[[ Information open ]]

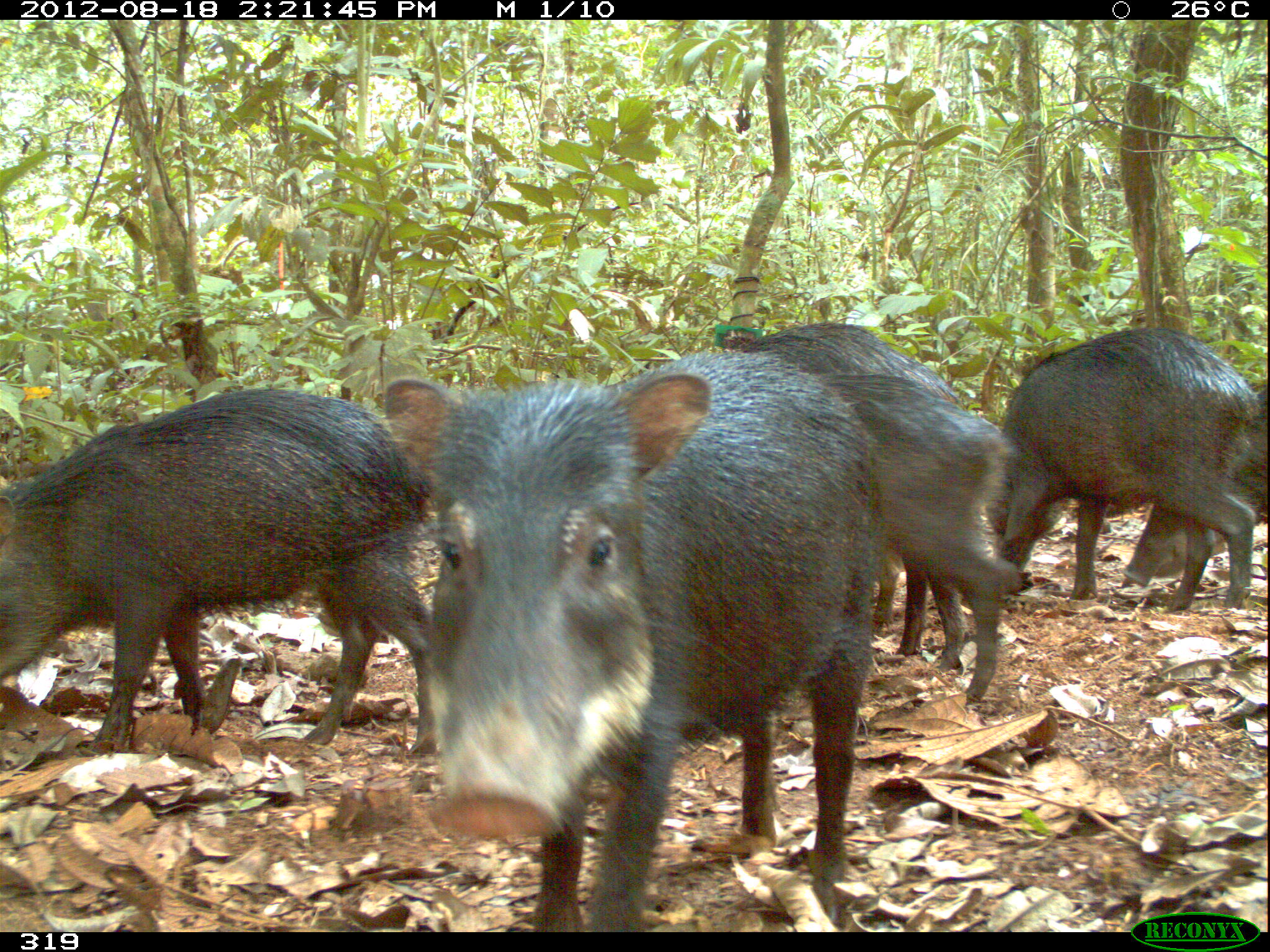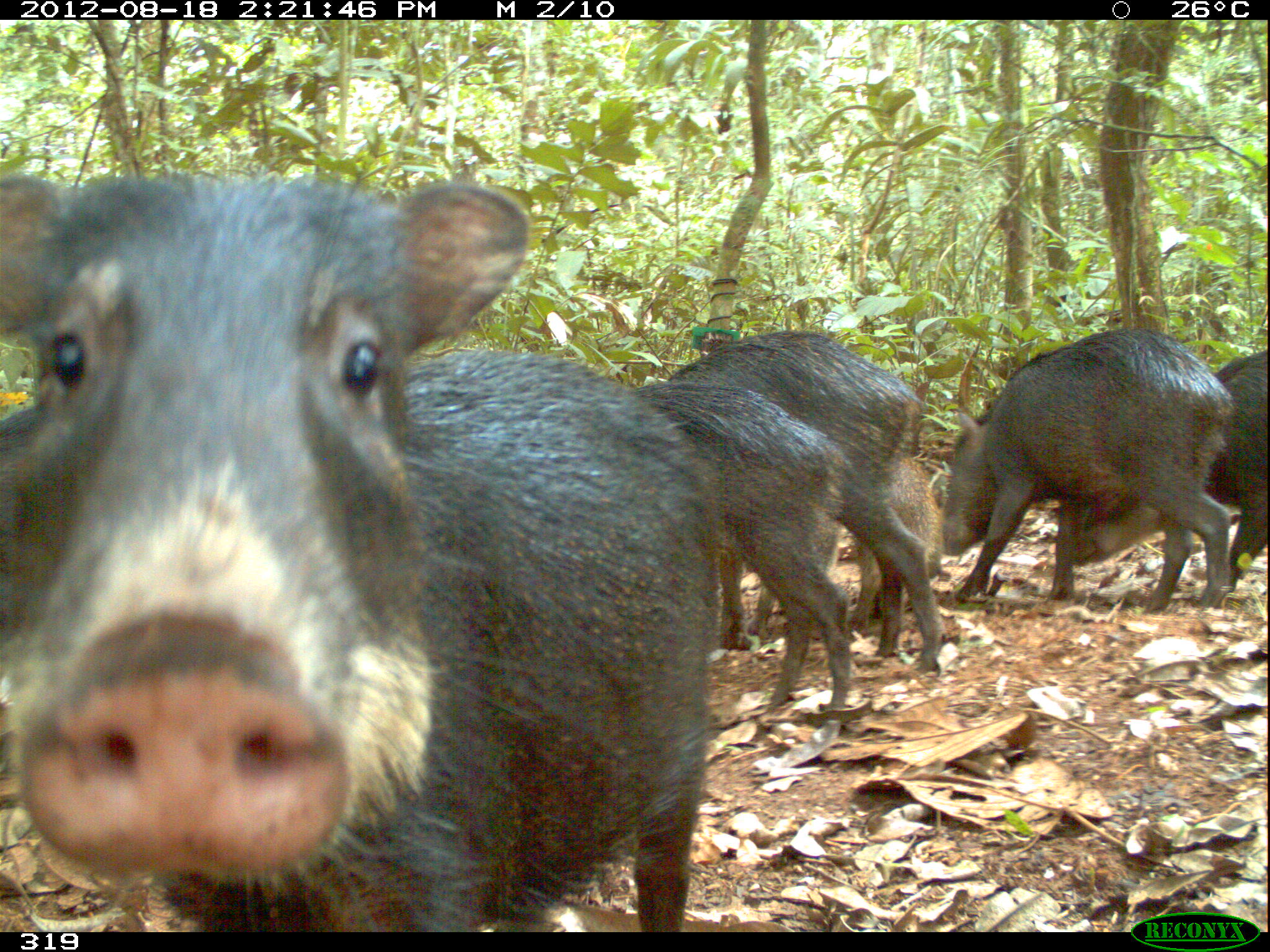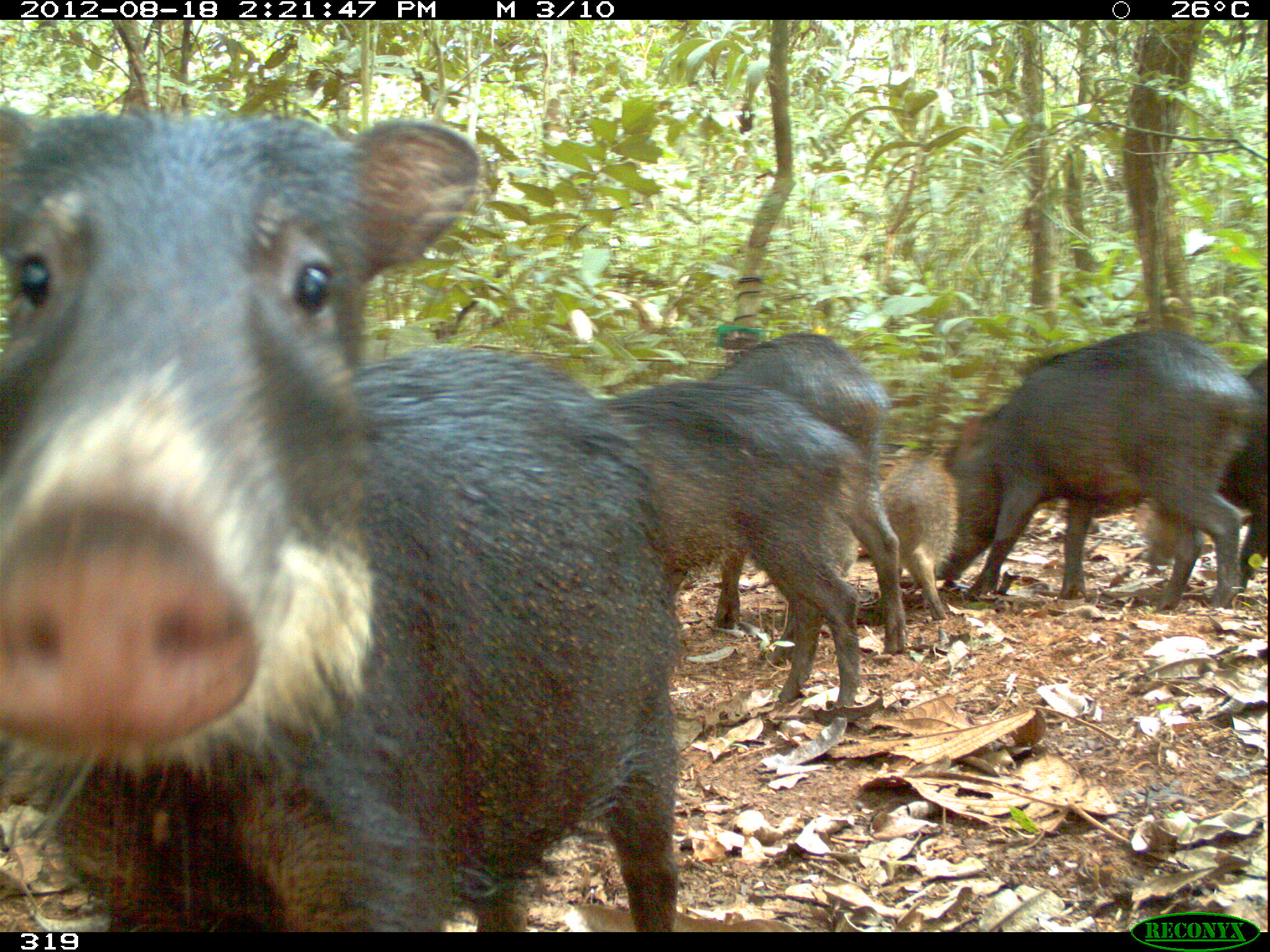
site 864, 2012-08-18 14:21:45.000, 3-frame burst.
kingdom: Animalia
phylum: Chordata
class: Mammalia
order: Artiodactyla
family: Tayassuidae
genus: Tayassu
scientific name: Tayassu pecari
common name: white-lipped peccary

[[ Information closed ]]

**Problem description**
Find where "kingdom: Animalia" occurs in the data, and please write out that line through the last line exactly, with nothing else.

**Task response**
kingdom: Animalia
phylum: Chordata
class: Mammalia
order: Artiodactyla
family: Tayassuidae
genus: Tayassu
scientific name: Tayassu pecari
common name: white-lipped peccary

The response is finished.